К нему подходит большой пухлый парень с прыщавым лицом. Черная челка практически закрывает его маленькие темные глаза. И снова пощечина, только в этот раз он, не удержавшись на ногах, падает на грязный потрескавшийся асфальт. И снова хохот любопытных зрителей. Не в силах более сдерживаться, он закрывает лицо руками и громко плачет. Кто-то больно пинает его по ребрам. За что они с ним так? Что он сделал им плохого?
Он так и не стал для них Андреем Клюшиным.
***
– Шлюхин, ты чего сидишь? – Запыхавшийся Лобов склоняется над ним. – Бегом на ворота, мразь! И попробуй хоть один пропустить!
Они играют с параллельным классом в футбол. Андрей не хочет, но он уже привык к тому, что с Лобовым и особенно с Карчиным спорить нельзя. Они проиграли со счетом 4:6. Его снова ведут за школу, снова толпа любопытных школьников идет следом, среди них и девочки.
– Я тебя предупреждал! – Лобов смотрит на него своим холодным злобным взглядом.
– Пожалуйста, не бей. Мы ведь все проиграли…
Лобов снова расхаживает взад-вперед, рисуется перед внимательными зрителями.

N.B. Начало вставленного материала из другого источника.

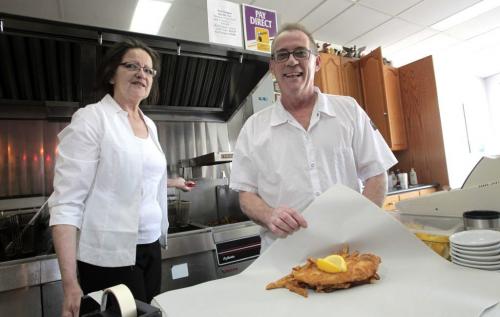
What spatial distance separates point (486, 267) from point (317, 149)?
1.84 ft

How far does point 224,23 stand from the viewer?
6.26ft

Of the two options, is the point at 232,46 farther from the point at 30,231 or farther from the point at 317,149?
the point at 30,231

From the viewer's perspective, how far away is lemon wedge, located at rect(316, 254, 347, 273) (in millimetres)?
585

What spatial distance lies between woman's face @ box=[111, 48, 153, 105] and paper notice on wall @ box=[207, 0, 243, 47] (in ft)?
2.53

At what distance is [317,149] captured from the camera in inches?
40.6

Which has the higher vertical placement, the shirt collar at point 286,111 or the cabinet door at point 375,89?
the cabinet door at point 375,89

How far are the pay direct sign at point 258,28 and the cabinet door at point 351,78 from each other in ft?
5.16

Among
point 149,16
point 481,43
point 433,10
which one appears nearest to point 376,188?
point 149,16

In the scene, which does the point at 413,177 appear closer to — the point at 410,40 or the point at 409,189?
the point at 409,189

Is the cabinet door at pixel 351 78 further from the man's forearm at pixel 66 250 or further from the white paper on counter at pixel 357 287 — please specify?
the man's forearm at pixel 66 250

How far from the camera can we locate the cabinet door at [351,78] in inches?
137

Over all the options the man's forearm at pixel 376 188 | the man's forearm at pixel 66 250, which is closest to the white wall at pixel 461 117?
the man's forearm at pixel 376 188

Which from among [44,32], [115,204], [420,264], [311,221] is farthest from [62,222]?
[44,32]

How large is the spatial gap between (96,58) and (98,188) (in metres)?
1.00
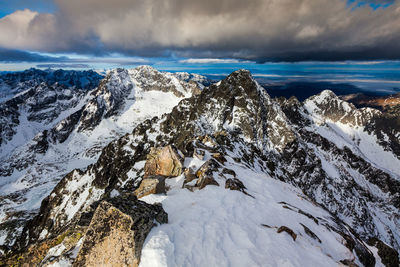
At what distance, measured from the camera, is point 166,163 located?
2930 cm

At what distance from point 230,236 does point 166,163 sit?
703 inches

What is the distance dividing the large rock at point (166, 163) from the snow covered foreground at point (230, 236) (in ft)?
24.9

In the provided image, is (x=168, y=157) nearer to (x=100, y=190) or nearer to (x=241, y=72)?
(x=100, y=190)

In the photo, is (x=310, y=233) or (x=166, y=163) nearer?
(x=310, y=233)

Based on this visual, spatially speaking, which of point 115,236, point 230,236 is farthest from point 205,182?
point 115,236

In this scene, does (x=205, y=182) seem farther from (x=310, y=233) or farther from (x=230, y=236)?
(x=310, y=233)

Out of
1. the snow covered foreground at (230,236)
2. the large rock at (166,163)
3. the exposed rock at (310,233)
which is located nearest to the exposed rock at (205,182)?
the snow covered foreground at (230,236)

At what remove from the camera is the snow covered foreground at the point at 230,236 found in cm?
1082

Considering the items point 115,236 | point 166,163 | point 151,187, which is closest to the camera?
point 115,236

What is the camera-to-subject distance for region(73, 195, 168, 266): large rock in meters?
9.78

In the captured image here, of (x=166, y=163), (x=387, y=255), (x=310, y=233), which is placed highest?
(x=166, y=163)

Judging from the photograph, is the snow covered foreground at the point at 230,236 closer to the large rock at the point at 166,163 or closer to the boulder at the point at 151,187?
the boulder at the point at 151,187

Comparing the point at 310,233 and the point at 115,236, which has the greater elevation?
the point at 115,236

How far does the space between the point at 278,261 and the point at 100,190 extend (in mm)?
88404
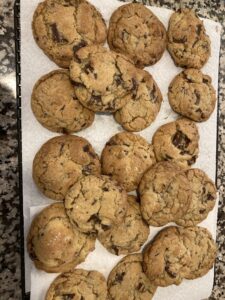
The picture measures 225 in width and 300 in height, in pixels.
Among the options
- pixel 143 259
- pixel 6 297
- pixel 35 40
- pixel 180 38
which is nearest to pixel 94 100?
pixel 35 40

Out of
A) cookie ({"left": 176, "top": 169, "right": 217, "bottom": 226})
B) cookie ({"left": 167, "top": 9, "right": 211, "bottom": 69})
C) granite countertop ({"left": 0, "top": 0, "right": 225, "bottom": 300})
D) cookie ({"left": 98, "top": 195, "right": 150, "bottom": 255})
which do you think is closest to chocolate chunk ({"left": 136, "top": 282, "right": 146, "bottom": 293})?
cookie ({"left": 98, "top": 195, "right": 150, "bottom": 255})

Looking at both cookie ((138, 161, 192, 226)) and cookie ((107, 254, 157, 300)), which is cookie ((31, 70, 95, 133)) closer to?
cookie ((138, 161, 192, 226))

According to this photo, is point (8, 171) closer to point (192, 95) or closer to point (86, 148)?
point (86, 148)

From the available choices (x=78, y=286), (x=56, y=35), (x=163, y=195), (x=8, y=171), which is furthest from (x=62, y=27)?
(x=78, y=286)

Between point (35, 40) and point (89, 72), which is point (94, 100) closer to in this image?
point (89, 72)

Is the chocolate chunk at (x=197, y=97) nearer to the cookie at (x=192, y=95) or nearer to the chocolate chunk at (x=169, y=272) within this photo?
the cookie at (x=192, y=95)

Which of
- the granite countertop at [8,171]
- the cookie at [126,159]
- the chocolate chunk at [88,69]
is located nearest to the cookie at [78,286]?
the granite countertop at [8,171]
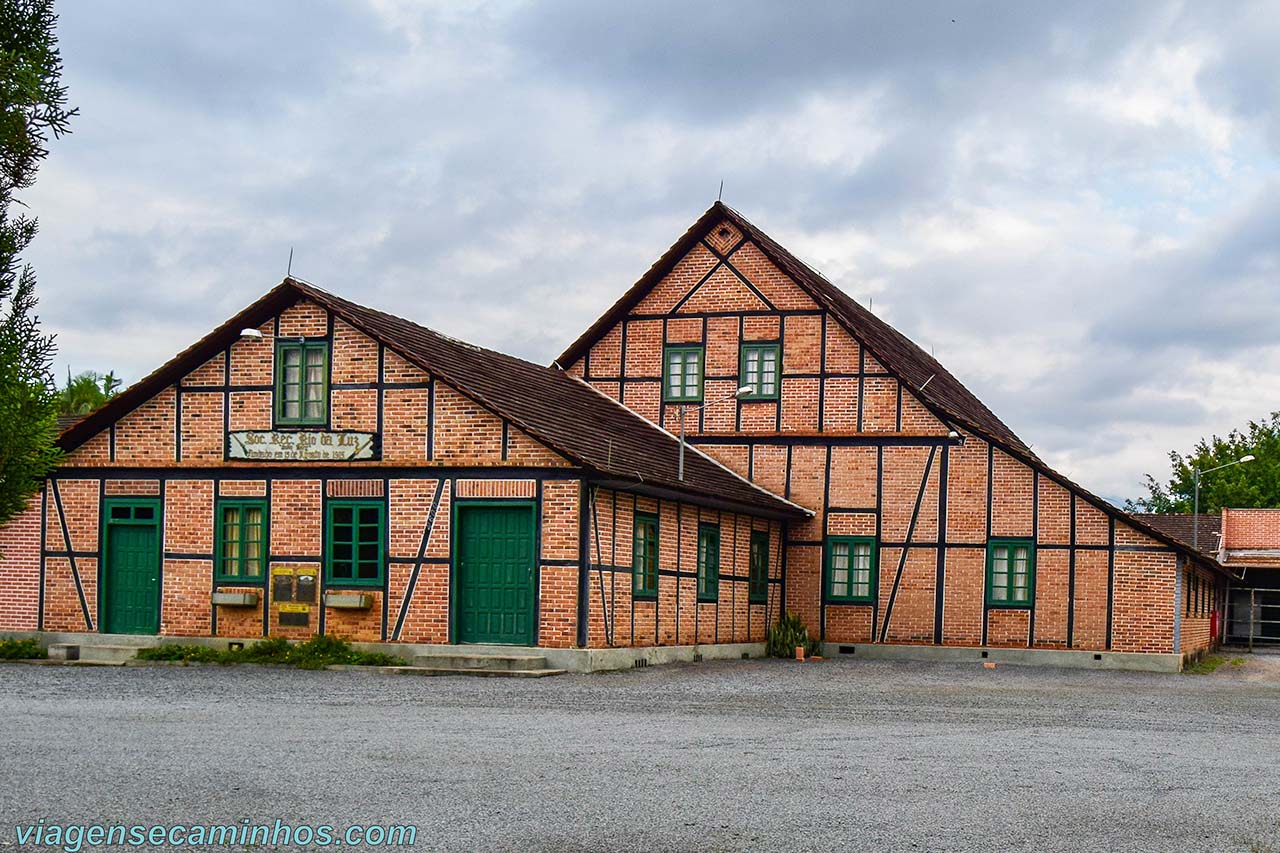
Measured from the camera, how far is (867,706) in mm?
17125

Прям прирожденный актер.
– Не бить, говоришь? – Он останавливается и поглаживает большим пальцем подбородок, словно решая какую-то сложную задачу. – Хорошо. Мы не будем тебя бить, если ты принесешь завтра по сто рублей за каждый пропущенный гол. Идет?

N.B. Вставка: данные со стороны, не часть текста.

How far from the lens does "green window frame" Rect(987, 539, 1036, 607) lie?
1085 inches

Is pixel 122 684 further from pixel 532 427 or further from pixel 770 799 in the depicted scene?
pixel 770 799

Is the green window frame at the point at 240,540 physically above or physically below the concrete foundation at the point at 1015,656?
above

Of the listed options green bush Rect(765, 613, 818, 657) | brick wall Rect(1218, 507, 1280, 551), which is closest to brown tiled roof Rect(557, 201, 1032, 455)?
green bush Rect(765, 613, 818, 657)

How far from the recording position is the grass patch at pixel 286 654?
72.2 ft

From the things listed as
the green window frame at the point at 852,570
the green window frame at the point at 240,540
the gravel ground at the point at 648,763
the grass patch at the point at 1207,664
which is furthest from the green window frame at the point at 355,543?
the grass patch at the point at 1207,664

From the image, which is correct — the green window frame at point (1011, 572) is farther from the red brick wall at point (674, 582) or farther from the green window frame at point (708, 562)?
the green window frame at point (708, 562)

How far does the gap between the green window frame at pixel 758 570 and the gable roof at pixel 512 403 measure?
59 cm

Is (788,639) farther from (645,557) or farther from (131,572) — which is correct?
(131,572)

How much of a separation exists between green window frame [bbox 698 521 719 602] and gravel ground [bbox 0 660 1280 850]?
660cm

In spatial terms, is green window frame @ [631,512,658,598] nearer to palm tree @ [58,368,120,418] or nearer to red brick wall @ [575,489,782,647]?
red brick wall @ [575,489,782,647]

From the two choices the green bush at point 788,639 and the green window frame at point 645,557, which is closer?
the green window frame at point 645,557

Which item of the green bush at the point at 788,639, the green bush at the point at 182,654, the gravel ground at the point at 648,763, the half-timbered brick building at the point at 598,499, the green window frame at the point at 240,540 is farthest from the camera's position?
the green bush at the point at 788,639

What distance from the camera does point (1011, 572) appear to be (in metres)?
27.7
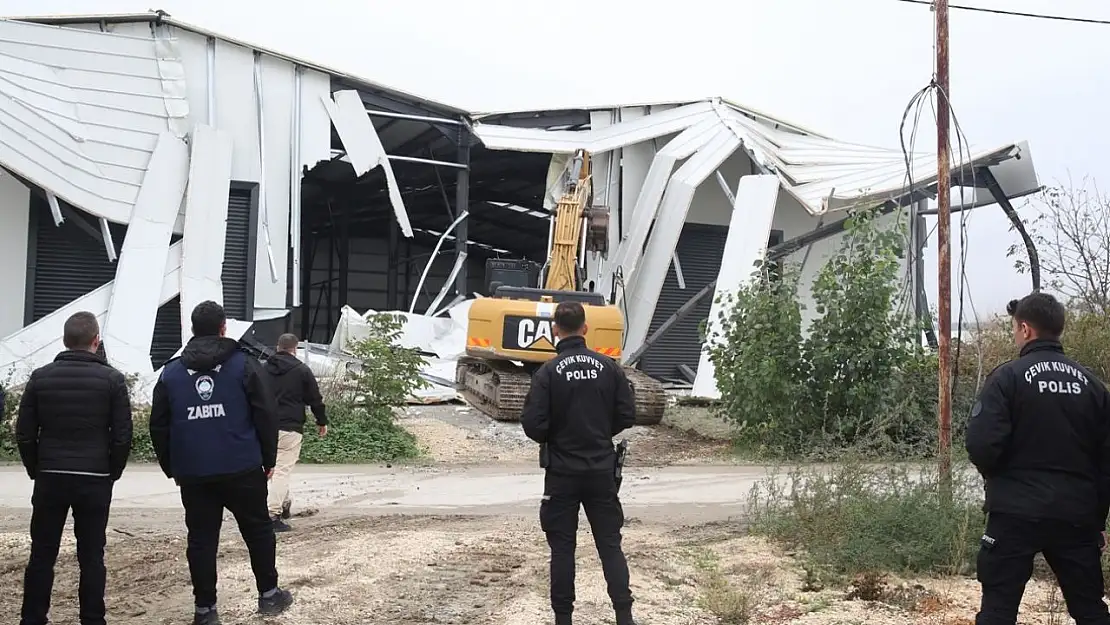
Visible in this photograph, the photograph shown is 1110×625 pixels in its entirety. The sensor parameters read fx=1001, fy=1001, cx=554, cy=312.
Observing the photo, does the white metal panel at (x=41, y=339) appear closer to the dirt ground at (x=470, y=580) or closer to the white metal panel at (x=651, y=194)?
the dirt ground at (x=470, y=580)

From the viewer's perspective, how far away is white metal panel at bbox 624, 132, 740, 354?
2317 centimetres

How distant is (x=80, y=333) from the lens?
538 centimetres

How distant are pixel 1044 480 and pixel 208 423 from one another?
4.21 m

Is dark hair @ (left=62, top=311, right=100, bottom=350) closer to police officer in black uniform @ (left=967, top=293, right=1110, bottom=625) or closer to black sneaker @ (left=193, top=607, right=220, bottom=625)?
black sneaker @ (left=193, top=607, right=220, bottom=625)

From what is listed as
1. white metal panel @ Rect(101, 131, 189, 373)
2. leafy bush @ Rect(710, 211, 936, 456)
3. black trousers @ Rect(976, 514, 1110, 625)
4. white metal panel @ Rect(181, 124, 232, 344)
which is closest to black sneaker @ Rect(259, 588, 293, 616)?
black trousers @ Rect(976, 514, 1110, 625)

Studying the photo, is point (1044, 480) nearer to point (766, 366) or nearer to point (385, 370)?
point (766, 366)

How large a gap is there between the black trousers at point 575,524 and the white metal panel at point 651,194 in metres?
18.1

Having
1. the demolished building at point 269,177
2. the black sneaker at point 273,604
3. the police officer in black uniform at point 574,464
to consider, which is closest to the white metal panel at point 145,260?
the demolished building at point 269,177

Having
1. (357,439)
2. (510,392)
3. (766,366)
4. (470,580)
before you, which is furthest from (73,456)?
(510,392)

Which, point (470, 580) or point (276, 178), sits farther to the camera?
point (276, 178)

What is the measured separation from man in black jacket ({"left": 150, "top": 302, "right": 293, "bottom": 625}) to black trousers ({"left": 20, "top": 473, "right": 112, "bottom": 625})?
0.41 meters

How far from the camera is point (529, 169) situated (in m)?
29.1

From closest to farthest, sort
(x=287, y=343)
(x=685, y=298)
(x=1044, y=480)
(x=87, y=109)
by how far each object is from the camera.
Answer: (x=1044, y=480), (x=287, y=343), (x=87, y=109), (x=685, y=298)

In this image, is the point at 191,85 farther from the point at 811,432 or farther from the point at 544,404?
the point at 544,404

Андрей смотрит на свои пыльные кеды. Шестьсот рублей – да это нереально, где столько взять? Он после школы, конечно, помогает маме мыть подъезды, там платят по две тысячи за каждый пролет, но это в месяц. Просить у мамы такие деньги бессмысленно. Где-то глубоко мелькнула мысль сказать, что даже если бы у него было столько денег, он все равно не отдал бы их им.
– Ну, что молчишь, Шлюхин? Будут бабки или нет?
– Нет.
Он стоит, стиснув зубы, все так же смотрит на потертые кеды. Он знает: сейчас Лобов или Карчин его ударят, потом еще и еще. Лишь бы не заплакать. Если они не смогут заставить его плакать, это будет хоть какая-то победа. Хоть в чем-то.
– Да что ты цацкаешься с ним?! – слышится раздраженный голос Карчина сзади.
Он не успевает среагировать, как сильные пухлые пальцы хватают его за трико и резко стягивают вниз вместе с трусами. В сумасшедшей панике он пытается надеть их обратно, сгибается и получает сильный удар коленом в голову от Лобова. Все кругом крутится, как в безумной карусели: смеющиеся лица, серое, вечно равнодушное ко всему небо, желтые листья. Он никак не может сообразить, что случилось, почему все так смеются, их смех доносится словно издалека.